PermianIn Ward County, Texas, Abraxas successfully drilled the Caprito 99-101H to a total depth of 15,665 feet. The completion of the Caprito 99-101H has been delayed due to completion issues on a third party's well, which has delayed the arrival of the frac fleet. Abraxas has been advised by the third party frac company that the rig up date for Abraxas' planned 25 stage completion of the Caprito 99-101H is now November 9 th. Abraxas owns a 100% working interest in the Caprito 99-101H. Production Update Production for the third quarter of 2016 averaged 5,955 boepd (3,629 barrels of oil per day, 8,321 mcf of natural gas per day, 939 barrels of NGLs per day). Production for the months of September and October, 2016 are estimated to have averaged 8,157 boepd and 8,086 boepd, respectively. Borrowing Base Abraxas' Borrowing Base was recently redetermined to $115 million. This Borrowing Base is fully conforming and represents a $5 million reduction from the Company's previously fully conforming Borrowing Base of $120 million, and compensates for all announced asset sales to date. Abraxas exited the quarter ended September 30, 2016 $90 million drawn on this line of credit. As mentioned above, asset sale proceeds from the anticipated Hudgins Ranch and Brooks Draw sales will be used to further reduce borrowings on this line. In connection with the redetermination, Abraxas layered on additional crude oil swaps consisting of 1200 bopd in 2019 at $54.54/bbl. Abraxas hedging schedule is as follows:
|Oil Swaps (bbls/day)||2500||2401||1796||1200|
|NYMEX WTI (1)||$43.25||$54.53||$47.48||$54.54|
For 2017, Abraxas anticipates drilling expenditures to approximate cash flow. The current capital expenditure budget plans for drilling and completing eight gross, five net wells in the Bakken. Also in the Bakken, Abraxas anticipates drilling an additional three gross, two net wells that will be completed in 2018. At Jourdanton, Abraxas anticipates drilling two gross, net wells targeting the Austin Chalk. In the Permian, Abraxas anticipates drilling two gross, net wells targeting the Wolfcamp. Abraxas forecasts this will lead to 7,200 boepd or approximately 16% growth at the midpoint of guidance.

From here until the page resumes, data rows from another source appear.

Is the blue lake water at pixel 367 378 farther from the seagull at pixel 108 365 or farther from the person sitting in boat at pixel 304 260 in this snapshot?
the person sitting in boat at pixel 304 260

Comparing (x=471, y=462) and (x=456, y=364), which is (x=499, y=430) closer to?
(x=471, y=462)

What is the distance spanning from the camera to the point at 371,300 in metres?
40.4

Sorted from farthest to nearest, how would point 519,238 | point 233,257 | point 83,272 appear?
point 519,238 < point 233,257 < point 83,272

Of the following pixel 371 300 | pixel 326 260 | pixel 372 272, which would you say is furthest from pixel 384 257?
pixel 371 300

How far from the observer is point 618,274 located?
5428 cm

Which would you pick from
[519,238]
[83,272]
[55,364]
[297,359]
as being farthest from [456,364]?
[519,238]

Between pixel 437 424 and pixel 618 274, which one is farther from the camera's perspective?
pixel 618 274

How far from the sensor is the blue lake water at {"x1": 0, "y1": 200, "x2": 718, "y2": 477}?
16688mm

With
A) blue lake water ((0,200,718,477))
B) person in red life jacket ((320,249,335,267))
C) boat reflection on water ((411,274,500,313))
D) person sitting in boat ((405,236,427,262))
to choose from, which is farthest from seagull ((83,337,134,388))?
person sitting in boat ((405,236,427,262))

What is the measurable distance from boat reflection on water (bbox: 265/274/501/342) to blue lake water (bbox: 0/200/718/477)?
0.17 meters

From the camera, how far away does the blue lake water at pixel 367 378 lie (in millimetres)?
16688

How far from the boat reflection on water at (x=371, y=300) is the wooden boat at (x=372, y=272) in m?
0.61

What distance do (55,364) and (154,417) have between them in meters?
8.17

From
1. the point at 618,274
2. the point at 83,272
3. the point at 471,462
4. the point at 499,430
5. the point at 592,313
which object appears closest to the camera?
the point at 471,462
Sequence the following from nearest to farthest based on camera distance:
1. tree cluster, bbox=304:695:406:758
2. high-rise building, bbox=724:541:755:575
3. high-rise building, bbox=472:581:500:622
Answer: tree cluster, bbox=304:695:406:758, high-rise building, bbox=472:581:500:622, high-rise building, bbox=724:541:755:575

Importantly, Abraxas expects a material decrease in LOE due to the divestiture of several higher cost properties and continued cost control. As evidence of this anticipated improvement, LOE expenses averaged $5.49/boe for the month of September, 2016. The 2017 capital expenditure budget is subject to change depending upon a number of factors, including the availability of drilling equipment and personnel, economic and industry conditions at the time of drilling, prevailing and anticipated prices for oil and gas, the availability of sufficient capital resources for drilling prospects, our financial results, the availability of leases on reasonable terms and our ability to obtain permits for drilling locations.
|% Natural Gas||23%||22%|
|Production Tax (% Rev)||9.0%||11.0%||9.0%||11.0%|
|Cash G&A ($mm)||$8.0||$12.5||$9.0||$11.0|
|2017E Net CAPEX|
"We continue to execute on our divestiture plan as evidenced by the partial sale of our Powder River Basin assets. We continue to market the remainder of our assets in the Powder River Basin and will update the market as to their status when appropriate."We now enter 2017 with higher margin and more productive asset base than we entered 2016 due to our operational execution and divestiture of lower margin assets. This will enable us to increase our capital expenditures by approximately 71% year over year with spending approximating forecasted cash flow. Importantly, we expect volumes to grow approximately 16% at the midpoint of guidance. Our solid leverage metrics and liquidity position on our revised line further enable us to accelerate growth when appropriate. We look forward to updating the market shortly on additional results from our active drilling program." (1) The 30-day average rates represent the highest 30 days of production and do not include the impact of natural gas liquids and shrinkage at the processing plant and include flared gas. Abraxas Petroleum Corporation is a San Antonio based crude oil and natural gas exploration and production company with operations across the Rocky Mountains, Permian Basin and South Texas in the United States. Safe Harbor for forward-looking statements: Statements in this release looking forward in time involve known and unknown risks and uncertainties, which may cause Abraxas' actual results in future periods to be materially different from any future performance suggested in this release. Such factors may include, but may not be necessarily limited to, changes in the prices received by Abraxas for crude oil and natural gas. In addition, Abraxas' future crude oil and natural gas production is highly dependent upon Abraxas' level of success in acquiring or finding additional reserves. Further, Abraxas operates in an industry sector where the value of securities is highly volatile and may be influenced by economic and other factors beyond Abraxas' control. In the context of forward-looking information provided for in this release, reference is made to the discussion of risk factors detailed in Abraxas' filings with the Securities and Exchange Commission during the past 12 months.